Ya nunca lo sabría. Pero tal vez podía sacar ventaja de aquella situación. Tal vez podía utilizarla en su favor.

—Es una caja de música —dijo—. Como la del coche.

Le mostró el teléfono al vampiro, pero éste tan sólo negó con la cabeza. No habría sabido siquiera dónde debía mirar, en su época no tenían ni teclados ni pantallas de LCD.

—¿Y hace música? ¿Cuándo uno quiere?

Caxton tenía que pensar, se le tenía que ocurrir algo. Llamar a la policía quedaba descartado: el vampiro habría descubierto sus intenciones en cuanto hubiera pronunciado las primeras palabras. Tampoco podía escuchar el mensaje que acababa de recibir, pues eso resultaría demasiado sospechoso.

—Puedo hacer que toque otra canción —dijo al cabo de un segundo—. ¿Quieres oírla?

El vampiro se encogió de hombros. Disponía de mucho tiempo, la noche aún era joven.

Caxton se mordió el labio y presionó las teclas a toda velocidad. Tan rápidamente como pudo, escribió un mensaje para Arkeley:

«stoy cn vamp sin arma en mm»

No se le ocurrió nada mejor. Miró al vampiro y apretó la tecla de enviar. El teléfono vibró en su mano y emitió un feliz crescendo que indicaba que el mensaje había sido enviado con éxito.

—¡Magnífico! —dijo el vampiro con una sonrisa sincera—. A lo mejor más tarde le pido que toque algo más. Ahora, por desgracia, tengo muchas cosas que hacer. Las damas primero, por favor.
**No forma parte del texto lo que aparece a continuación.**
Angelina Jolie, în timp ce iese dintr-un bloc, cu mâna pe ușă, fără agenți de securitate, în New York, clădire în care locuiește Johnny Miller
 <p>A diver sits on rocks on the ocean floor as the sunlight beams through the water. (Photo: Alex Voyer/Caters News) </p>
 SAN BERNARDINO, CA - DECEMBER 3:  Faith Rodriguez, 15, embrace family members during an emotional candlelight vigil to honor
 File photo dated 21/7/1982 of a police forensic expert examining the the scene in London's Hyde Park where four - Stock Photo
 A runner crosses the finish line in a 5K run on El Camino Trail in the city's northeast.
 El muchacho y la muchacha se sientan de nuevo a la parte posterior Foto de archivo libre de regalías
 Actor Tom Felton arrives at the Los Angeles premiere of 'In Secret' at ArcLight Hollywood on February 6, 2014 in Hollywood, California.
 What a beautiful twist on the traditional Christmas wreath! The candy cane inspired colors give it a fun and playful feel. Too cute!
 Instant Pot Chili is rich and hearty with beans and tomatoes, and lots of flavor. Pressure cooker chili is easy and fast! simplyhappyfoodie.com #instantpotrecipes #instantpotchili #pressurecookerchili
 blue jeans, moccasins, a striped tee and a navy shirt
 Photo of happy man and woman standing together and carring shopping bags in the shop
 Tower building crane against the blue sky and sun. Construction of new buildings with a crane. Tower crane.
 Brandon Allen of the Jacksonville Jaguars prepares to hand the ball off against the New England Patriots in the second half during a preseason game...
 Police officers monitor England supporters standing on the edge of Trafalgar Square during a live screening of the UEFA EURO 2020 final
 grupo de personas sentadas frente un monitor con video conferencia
Caxton asintió y tomó la delantera. Percibía al vampiro detrás de ella y su presencia glacial le ponía los pelos de punta. Dobló la esquina y se dirigió hacia la entrada del museo. La puerta estaba cerrada, pero el vampiro tiró de la maneta hasta que el cerrojo chirrió y cedió. Un fragmento de metal retorcido salió disparado e impactó en la mano de Caxton. Ésta entró por la puerta abierta y se encontró en un amplio vestíbulo iluminado tan sólo por la luz anaranjada de las farolas de la calle.